Fire down below: Surviving Italy's chilli eating marathon

By Silvia Marchetti for CNNUpdated 8th September 2014
When it comes to competitive eating, Maurizio Capocchiano clearly has a fire in his belly -- as you'd expect from the reigning champ of the Chilli Eaters' Marathon.
"I was weaned on chilli, my mom used to sprinkle it on my baby bottle to stop me from sucking it," he says proudly.
Held in the picturesque cliffside town of Diamante in southern Italy, the marathon is the eye-watering highlight of an annual Chilli Pepper Festival that celebrates obsessions with super-heated seasoning in the surrounding Calabria region.
Last year Capocchiano gulped down 560 grams (19.7 ounces) of diavolilli, the so-called "little devils" that are typically the hottest peppers found in Italy.
His dream is to beat the record of 800 grams, a feat that will cap a lifelong passion for piquancy.
Hot tea
"I started loving peppers when I tried Penne all'Arrabbiata with spicy tomato sauce -- delicious," he says. "Now I put tons on all pasta and sometimes even in my tea."
Capocchiano and nine other challengers will be closely monitored by a panel of judges and doctors as they attempt to shovel as many 50-gram dishes of finely cut chilli peppers as possible down their inflamed throats.
No water is allowed, only olive oil and bread are on hand to turn the heat down.
The red yellow and green hot peppers are fresh from the fields, picked by Diamante's women.
Male and female fire eaters of all ages compete in the marathon, seated at a big table in front of the public.
A scene from the the Chilli Pepper Festival held in Diamante, Italy
Hot desk: Red, green and yellow chillies on display.
The winner is treated to a week's free hotel stay for two in a local resort and to a personal driver who picks them up at the airport.
"Just like a rockstar," says Capocchiano.
Competition is tough. Participants train all year round, taking part in local eating contests. Only the best get to go to Diamante.
Victory, says Capocchiano, requires a cool head and a stomach of asbestos and steel.

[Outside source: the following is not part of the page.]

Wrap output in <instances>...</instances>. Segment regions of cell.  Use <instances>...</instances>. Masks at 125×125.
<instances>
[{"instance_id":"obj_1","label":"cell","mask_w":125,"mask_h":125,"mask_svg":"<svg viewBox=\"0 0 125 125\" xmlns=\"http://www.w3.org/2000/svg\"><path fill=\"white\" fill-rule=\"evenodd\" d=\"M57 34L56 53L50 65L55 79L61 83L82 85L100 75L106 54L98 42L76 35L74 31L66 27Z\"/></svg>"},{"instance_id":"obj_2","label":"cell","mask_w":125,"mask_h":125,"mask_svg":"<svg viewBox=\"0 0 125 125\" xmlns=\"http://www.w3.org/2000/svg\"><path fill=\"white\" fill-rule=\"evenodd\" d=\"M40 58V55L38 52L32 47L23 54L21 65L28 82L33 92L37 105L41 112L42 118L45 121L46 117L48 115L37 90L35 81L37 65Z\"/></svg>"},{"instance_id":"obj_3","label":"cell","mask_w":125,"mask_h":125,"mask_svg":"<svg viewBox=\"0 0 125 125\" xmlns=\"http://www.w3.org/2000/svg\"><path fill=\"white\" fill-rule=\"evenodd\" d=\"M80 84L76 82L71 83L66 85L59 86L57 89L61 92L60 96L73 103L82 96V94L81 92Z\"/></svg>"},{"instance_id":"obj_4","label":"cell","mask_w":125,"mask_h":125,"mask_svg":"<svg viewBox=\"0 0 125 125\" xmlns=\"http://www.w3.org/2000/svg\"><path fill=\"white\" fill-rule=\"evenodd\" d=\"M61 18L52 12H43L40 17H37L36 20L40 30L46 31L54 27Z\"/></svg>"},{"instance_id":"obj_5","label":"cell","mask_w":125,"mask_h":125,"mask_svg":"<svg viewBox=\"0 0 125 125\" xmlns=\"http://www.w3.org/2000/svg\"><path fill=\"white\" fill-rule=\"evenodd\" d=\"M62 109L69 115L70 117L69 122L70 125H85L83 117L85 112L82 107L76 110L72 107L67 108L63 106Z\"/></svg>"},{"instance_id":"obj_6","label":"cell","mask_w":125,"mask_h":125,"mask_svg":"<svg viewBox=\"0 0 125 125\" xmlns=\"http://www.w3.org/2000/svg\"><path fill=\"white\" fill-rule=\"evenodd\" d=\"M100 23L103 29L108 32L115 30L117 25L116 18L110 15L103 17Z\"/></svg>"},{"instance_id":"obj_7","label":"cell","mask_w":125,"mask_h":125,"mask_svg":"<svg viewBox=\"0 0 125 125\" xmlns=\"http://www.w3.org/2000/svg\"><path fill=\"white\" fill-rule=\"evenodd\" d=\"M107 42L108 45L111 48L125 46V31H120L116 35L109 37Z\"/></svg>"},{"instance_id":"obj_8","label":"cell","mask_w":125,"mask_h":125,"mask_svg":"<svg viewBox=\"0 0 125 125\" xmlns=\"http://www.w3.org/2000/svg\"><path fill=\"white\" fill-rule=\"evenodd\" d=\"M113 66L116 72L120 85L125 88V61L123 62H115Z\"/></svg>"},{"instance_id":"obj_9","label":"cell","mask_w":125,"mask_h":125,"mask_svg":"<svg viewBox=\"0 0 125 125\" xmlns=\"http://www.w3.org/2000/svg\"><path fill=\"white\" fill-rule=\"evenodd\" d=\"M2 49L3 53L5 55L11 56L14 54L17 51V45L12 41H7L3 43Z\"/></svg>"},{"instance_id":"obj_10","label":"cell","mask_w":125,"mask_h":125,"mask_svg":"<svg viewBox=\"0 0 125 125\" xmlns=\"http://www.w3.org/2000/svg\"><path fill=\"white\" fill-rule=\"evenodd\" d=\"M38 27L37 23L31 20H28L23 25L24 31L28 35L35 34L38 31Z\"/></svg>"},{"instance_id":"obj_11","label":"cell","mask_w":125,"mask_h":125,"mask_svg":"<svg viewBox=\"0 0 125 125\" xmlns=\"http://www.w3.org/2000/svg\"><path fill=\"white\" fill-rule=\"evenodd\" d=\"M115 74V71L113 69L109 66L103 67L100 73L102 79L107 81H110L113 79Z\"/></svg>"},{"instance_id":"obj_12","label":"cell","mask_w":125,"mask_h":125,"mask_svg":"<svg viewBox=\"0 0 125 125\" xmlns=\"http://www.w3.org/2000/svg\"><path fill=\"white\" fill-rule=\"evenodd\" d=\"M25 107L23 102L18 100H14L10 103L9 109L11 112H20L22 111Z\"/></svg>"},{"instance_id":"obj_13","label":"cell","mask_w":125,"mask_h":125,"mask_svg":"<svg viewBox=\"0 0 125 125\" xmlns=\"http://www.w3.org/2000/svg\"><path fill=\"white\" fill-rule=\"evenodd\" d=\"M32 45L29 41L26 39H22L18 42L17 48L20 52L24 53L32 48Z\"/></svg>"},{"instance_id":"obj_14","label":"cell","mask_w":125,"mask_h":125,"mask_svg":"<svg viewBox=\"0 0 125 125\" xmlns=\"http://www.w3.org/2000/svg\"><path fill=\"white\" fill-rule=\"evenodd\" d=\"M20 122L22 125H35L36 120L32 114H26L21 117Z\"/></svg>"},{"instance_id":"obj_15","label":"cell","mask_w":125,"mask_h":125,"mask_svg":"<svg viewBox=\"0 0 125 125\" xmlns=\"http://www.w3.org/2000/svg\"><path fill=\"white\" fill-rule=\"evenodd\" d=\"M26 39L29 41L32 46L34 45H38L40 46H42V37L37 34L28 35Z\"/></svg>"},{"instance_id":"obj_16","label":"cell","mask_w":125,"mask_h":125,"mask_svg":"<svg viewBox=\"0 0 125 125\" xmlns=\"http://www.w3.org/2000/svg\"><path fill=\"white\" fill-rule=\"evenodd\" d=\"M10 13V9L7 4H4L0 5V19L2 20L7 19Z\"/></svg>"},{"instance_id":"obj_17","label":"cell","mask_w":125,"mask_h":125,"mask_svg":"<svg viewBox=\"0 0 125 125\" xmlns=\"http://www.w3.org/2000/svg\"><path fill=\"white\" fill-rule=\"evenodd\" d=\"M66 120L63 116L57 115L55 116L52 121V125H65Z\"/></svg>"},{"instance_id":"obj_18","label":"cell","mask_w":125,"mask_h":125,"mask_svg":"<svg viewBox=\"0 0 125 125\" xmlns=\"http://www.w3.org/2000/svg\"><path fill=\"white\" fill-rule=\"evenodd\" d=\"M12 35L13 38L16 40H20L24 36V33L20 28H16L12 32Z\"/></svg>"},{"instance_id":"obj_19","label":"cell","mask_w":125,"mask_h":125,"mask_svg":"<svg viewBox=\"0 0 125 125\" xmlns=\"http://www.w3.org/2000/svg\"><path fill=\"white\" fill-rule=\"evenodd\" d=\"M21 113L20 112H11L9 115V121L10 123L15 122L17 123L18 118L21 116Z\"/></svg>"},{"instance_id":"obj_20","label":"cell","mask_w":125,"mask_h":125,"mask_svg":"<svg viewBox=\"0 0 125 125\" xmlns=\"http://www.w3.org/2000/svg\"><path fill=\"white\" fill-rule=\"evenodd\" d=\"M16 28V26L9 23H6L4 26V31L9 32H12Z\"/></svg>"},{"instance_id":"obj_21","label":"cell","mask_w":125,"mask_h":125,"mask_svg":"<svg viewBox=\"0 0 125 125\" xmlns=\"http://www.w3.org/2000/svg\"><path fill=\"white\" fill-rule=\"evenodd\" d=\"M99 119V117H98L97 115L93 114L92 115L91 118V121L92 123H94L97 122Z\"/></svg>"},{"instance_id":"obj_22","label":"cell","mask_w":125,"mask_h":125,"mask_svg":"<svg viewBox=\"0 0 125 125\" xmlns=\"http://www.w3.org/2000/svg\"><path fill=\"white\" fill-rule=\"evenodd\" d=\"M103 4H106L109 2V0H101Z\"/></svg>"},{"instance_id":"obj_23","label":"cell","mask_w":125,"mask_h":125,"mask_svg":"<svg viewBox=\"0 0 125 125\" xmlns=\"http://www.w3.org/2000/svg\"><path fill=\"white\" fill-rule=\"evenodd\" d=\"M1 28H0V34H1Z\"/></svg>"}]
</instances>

"A tongue or throat on fire will not always stop you. The tricky part is making your tummy accept all that chilli: the peppers create gastric juice. You need a good dose of meditation to keep the chilli in your belly."
Another hazard, chilli seeds stuck between teeth, have been known to drive participants to quit the marathon and reach for a toothpick.
Unpleasant side effects
Giovanni Polimeni, a former winner, last year flamed out after swallowing chilli dishes too quickly.
"I wanted to beat the record so in the first minute I devoured three plates of peppers. My intestine started grumbling and I had to slow down."
Due to these unpleasant side effects he's been forced to give up competing and now only eats chilli for pleasure.
Thousands of spectators and chilli addicts from all over the world are drawn to the marathon.
"We've had foreign participants, too. It's nasty but it's also fun to watch other people stuffing their mouths, turning red and suffering like hell", says Enzo Monaco, the festival's organizer.
Beyond the competition, the chilli festival features food fairs, cooking shows, spicy movies, satirical performances, chilli-inspired jewelry and fashion and street jazz mixed with local music called Taranta.
There's even a beauty contest aimed at selecting Miss Chilli -- who, predictably, is deemed the hottest woman in town.
It doesn't stop there.
Chilli love and sex potions and herbal cures are also on sale, making use of the pepper's supposed aphrodisiac powers and antiseptic ability to tackle colds and bronchitis.
Contestants at the Chilli Eaters' Marathon, held in Italy.
The heat is on: Chilli eaters battle it out.
Calabria, the region surrounding Diamante, is Italy's kingdom of chilli and is famous for its tangy cuisine.
Chilli aphrodisiacs
"Peppers here rule," says Monaco. "People add chilli to all their dishes, even to a cup of milk and fruit salad."
During the September 10-14 festival, city walls and houses are literally covered in red, green and yellow chilli pepper braids. They're seen as a good luck charm and, according to local belief, they scare demons away.
A museum and an academy have been founded to study and promote chilli culture and tradition with branches across Italy.
"We're spicy people and love all things spicy -- meaning erotic, hot, strong, healthy, extraordinary. Chilli pepper is Calabria's brand. Life without chilli is plain boring," says Monaco.
The local signature dish is spaghetti with fried garlic, oil and peperoncino. Chefs in Diamante have created new versions of it by adding bread crumbs and anchovies. Penne with N'Duja salami also tops the menus.
Bars serve "Afro," an aphrodisiac cocktail made of chilli, orange peel and citron.
"Locals believe it really increases sexual desire", says Monaco.